5 minute read

Common Job Curses

Personal Branding To Stand Out From The Crowd



Job Seeker's Story

Josh was astonished when he was let go after his company in the medical electronics instrumentation industry was bought out by its top competitor. Because Josh had been #1 in sales for the past five years (out of his six years with the company), he assumed he was vital to company operations and, thus, immune from company layoffs.



Because he never imagined he would be job-hunting any time soon, Josh did not have an up-to-date résumé ready to go. While he struggled with writing one, he started getting “nibbles” of interest from other companies in the industry, as well as related industries. Hoping to capitalize on their interest, Josh hurriedly crafted a reverse-chronological listing of jobs he had held with snippets of job descriptions for each. He even included a couple of accomplishments, including his number-one sales status. After emailing his one-page résumé, Josh sat back and waited for what he was sure would be a flood of interview requests. Curiously, no interviews materialized.
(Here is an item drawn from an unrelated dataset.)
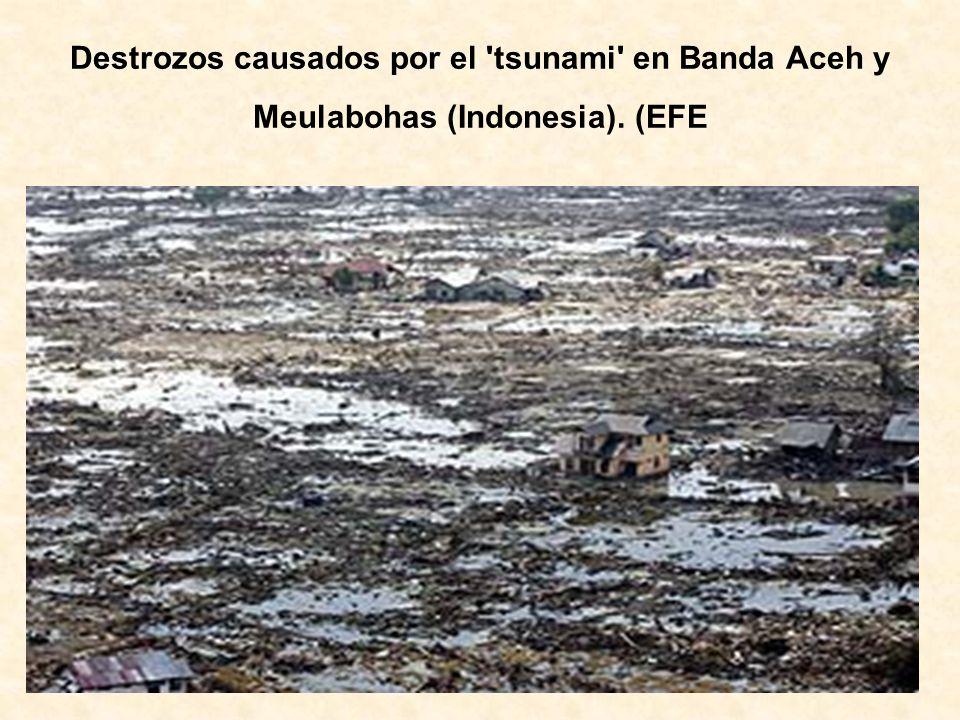Destrozos causados por el 'tsunami' en Banda Aceh y Meulabohas (Indonesia). (EFE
Kevin found himself in a similar job search situation with no interviews. While Kevin was still employed at what he termed a “dead-end job” in the financial information-management industry, he had responded to online job postings with his updated résumé and gotten no interview offers. As a project manager, Kevin assumed his type of job would be in demand and, therefore, had spent little time on preparing his résumé. Kevin did include descriptions of five of his major projects in the past four years, and their ultimate outcomes. (In some cases the projects had died due to change of executive leadership and company priorities.)

Job Seeker's Stumble

Both Josh and Kevin started their résumés with their name and contact information, and then proceeded directly into listing their job history (with sparse descriptions and accomplishments) in reverse order, as well as education and training. Although Josh's and Kevin's résumés were an accurate depiction of their career histories, and did include minimal accomplishments, they did not persuade potential employment reviewers to contact them. In particular, the dry facts of their work history and educational background did nothing to convey their personality. For occupations in Sales and Project Management—where interpersonal, communications, and leadership skills are paramount—Josh and Kevin did not contribute any sense of their personal style, value-added benefits to the employer, and potential cultural fit.

Job Seeker's New Strategy

Because companies typically invest thousands of dollars per hire in the recruiting and interviewing process, they do not seek out “ordinary” candidates who portray themselves on a resume with deadly boring details or with no personality and impact. The reason that extraordinary candidates stand out and get hired is because 1) they demonstrate value (benefits) that the employer absolutely wants, and 2) they showcase a memorable and positive personal brand that is a quality match between the candidate and the company/team.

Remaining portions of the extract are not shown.